• [DIRECTIONS]:
- a) Summarize the article on China's economic outlook in two sentences.
- b) List every industry that the article on China's economic outlook names as immediately impacted by the coronavirus outbreak.
- c) Extend the article on China's economic outlook, picking up after its final sentence.

• [EXCERPT PROVIDED]:
=== Begin Enclosure ===
Global trade credit insurer Atradius released a report last week that details China’s political and economic situation and provides some insights into what’s likely to come for the country throughout the remainder of the year and into 2021.
China’s current political situation is stable, with the Chinese Communist Party (CCP) firmly in power. However, despite the signing of a so-called ‘phase one’ trade deal between the U.S. and China in January 2020, the trade war has not ended yet. U.S. and China relations have continued to deteriorate over the past couple of months.
The coronavirus outbreak has severely hit the Chinese economy with GDP contracting 6.8% year-on-year in Q1 of 2020, immediately impacting retail and wholesale, travel, leisure, catering, real estate, transportation, and shipping industries. Since large manufacturers across the country stopped operations in early 2020, this caused significant disruptions to supply chains in China and around the world.
In Q2 of 2020 the economic activity rebounded again, by 3.2% year-on-year. However, despite the lifting of lockdowns, resumption of production and massive stimulus measures, GDP growth is expected to deteriorate year-on-year in 2020, forecast to increase only 2.5%.
=== End Enclosure ===
(Stored data)
=== Begin Enclosure ===
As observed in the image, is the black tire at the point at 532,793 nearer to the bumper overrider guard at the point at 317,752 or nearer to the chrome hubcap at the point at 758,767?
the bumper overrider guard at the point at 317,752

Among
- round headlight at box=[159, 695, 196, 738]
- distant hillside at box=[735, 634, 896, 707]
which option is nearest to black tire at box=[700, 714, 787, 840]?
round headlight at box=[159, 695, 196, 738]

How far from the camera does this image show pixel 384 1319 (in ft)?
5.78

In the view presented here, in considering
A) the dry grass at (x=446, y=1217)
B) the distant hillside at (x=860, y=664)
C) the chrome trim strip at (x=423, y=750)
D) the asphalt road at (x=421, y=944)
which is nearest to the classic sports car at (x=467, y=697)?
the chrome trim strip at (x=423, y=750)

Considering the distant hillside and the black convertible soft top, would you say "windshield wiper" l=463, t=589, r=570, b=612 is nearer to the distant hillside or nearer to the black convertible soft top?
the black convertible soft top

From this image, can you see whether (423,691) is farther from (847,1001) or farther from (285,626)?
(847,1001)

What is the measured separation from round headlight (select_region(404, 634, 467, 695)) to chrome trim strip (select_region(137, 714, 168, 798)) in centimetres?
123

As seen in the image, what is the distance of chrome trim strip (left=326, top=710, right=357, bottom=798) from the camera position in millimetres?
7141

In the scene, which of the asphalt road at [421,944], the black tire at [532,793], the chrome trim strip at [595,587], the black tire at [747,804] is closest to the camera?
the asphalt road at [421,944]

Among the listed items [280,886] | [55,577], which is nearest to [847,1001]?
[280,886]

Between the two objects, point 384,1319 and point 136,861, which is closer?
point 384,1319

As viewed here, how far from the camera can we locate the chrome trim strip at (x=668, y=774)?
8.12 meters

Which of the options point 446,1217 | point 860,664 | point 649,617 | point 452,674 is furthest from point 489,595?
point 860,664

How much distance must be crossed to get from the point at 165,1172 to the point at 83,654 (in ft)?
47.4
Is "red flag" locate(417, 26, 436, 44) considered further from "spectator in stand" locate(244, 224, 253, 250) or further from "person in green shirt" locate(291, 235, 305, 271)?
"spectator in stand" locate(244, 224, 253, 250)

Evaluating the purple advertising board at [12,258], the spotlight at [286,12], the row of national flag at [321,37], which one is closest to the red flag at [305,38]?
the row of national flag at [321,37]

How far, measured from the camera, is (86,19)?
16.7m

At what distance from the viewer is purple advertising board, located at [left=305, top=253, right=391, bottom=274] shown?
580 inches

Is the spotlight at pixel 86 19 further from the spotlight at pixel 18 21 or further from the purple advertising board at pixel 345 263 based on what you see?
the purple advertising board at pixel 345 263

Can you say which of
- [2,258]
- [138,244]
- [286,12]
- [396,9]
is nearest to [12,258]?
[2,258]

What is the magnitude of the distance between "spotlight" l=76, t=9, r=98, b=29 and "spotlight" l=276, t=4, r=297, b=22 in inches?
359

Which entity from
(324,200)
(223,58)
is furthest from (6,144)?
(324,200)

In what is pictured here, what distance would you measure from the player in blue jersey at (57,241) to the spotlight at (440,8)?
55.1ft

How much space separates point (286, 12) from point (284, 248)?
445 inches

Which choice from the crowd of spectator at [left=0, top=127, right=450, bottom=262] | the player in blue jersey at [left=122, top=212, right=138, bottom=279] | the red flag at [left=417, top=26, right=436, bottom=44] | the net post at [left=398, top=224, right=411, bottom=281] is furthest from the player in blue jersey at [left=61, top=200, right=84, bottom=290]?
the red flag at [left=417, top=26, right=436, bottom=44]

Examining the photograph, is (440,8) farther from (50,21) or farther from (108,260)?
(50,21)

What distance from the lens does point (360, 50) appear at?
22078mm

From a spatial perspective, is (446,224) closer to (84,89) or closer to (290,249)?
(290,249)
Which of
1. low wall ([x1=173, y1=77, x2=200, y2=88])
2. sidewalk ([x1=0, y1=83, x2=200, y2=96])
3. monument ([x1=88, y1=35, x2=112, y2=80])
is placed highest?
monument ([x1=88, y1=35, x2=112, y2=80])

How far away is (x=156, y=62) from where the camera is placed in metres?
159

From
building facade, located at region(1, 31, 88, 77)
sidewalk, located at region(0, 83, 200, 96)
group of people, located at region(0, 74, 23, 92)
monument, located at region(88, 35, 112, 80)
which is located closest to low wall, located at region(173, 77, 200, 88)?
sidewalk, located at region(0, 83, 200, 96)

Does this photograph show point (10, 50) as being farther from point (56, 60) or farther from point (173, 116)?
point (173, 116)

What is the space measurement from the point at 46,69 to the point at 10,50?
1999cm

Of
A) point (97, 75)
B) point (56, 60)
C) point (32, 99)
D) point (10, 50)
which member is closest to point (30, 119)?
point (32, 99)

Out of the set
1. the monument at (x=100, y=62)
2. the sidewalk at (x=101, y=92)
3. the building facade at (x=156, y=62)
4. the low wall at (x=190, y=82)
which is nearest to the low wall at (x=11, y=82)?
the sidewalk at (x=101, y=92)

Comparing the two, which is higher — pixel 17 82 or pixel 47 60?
=== End Enclosure ===
• [ANSWERS BY ITEM NUMBER]:
- a) Atradius released a report on China's political and economic situation, which finds the country politically stable under the Chinese Communist Party while U.S.-China relations keep deteriorating despite the January 2020 "phase one" trade deal. The coronavirus outbreak caused GDP to contract 6.8% year-on-year in Q1 2020 and disrupted supply chains, and although activity rebounded by 3.2% in Q2, growth for 2020 is forecast at only 2.5%.

- b)
- Retail and wholesale
- Travel
- Leisure
- Catering
- Real estate
- Transportation
- Shipping

- c)
The Chinese economy is particularly affected by the deterioration in consumer demand and distortions of supply chains in Europe and the U.S., meaning exports are likely to decrease by more than 2% year-on-year in 2020.
Business insolvencies are forecast to increase by more than 20% in 2020, with Chinese businesses dependent on sales to the U.S. remaining vulnerable due to the trade war.
Although several downside risks remain and there is the looming risk that the pandemic will be even more severe in terms of longevity and economic impact, China is expected to see economic growth rebound by almost 8% in 2021.